Dominos are small rectangular wood or plastic blocks, typically 28 in number. Each face is either blank or has a series of dots resembling those on dice. They are used for playing a variety of games, both casual and competitive, throughout the world. The word domino is also a verb meaning to place one in front of another, or in any other way to control the action of an event or process.

Dominoes are a popular tool for teaching children counting, numbers, and patterns. But they are also used to help develop logical thinking, strategic planning, and problem-solving skills. The domino effect is a principle that states that when one behavior changes it activates a chain reaction and causes shifts in related behaviors. For example, people who decrease the amount of time they spend watching TV or eating mindlessly often cut back on fat consumption as a natural side effect.

Lily Hevesh, a physics student at the University of Toronto, began playing with dominoes when she was 9 years old. Her grandparents had a classic 28-pack of dominoes, and she loved setting them up in straight or curved lines. Now, Hevesh is a professional domino artist, creating spectacular setups for movies and events. She has over 2 million YouTube subscribers and has created some of the most elaborate domino displays in history.

She has learned that there are many ways to set up a domino chain. One of the most important principles is to always play a tile that has a free end (the side that does not touch another tile) on it. This will create a chain that increases in length as other players add tiles to it. When the chain reaches a point that no player can continue, play ends and the winner is determined by counting the total number of pips remaining in each loser’s hand or game.

Stephen Morris, a physicist at the University of Toronto, says that when you stand a domino upright, it has potential energy. This is because it is lifted against the force of gravity. When you nudge the first domino, much of this potential energy is converted to kinetic energy—the energy that causes it to fall and initiate a chain reaction.
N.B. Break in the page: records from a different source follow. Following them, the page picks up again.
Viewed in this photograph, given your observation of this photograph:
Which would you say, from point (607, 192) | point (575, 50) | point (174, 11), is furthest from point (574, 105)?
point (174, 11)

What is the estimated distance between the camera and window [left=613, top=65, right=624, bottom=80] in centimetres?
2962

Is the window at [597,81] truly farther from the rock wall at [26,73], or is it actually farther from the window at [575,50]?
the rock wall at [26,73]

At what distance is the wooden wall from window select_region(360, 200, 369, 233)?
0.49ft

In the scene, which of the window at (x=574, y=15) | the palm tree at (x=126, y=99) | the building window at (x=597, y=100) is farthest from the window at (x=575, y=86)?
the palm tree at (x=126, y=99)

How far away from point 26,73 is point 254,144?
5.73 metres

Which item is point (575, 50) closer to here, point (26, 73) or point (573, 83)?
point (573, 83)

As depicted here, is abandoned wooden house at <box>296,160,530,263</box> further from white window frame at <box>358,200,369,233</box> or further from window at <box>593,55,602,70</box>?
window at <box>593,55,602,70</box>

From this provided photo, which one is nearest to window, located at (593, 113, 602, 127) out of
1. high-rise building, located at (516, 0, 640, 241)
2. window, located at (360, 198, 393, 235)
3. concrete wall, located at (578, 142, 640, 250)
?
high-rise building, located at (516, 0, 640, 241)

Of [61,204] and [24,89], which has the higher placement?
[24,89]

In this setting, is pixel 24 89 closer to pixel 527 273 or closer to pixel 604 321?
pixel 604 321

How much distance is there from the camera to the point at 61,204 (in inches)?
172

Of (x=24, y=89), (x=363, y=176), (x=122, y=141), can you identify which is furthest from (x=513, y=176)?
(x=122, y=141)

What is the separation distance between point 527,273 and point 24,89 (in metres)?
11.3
Hevesh uses this principle to guide her own work as a domino artist. She creates test versions of each section of an intricate display to see how the pieces fit together and how they will interact with each other when the final version is complete. She also checks that each piece is positioned correctly.

She has discovered that the most effective way to manage tasks is to break them down into good dominoes, or “sub-tasks,” that can be completed easily. This may include breaking a long-term goal down into smaller goals, or outlining and creating a financial plan in multiple steps. Each domino in the chain must be completed before moving on to the next. By doing so, the task can be completed in a short amount of time with minimal effort.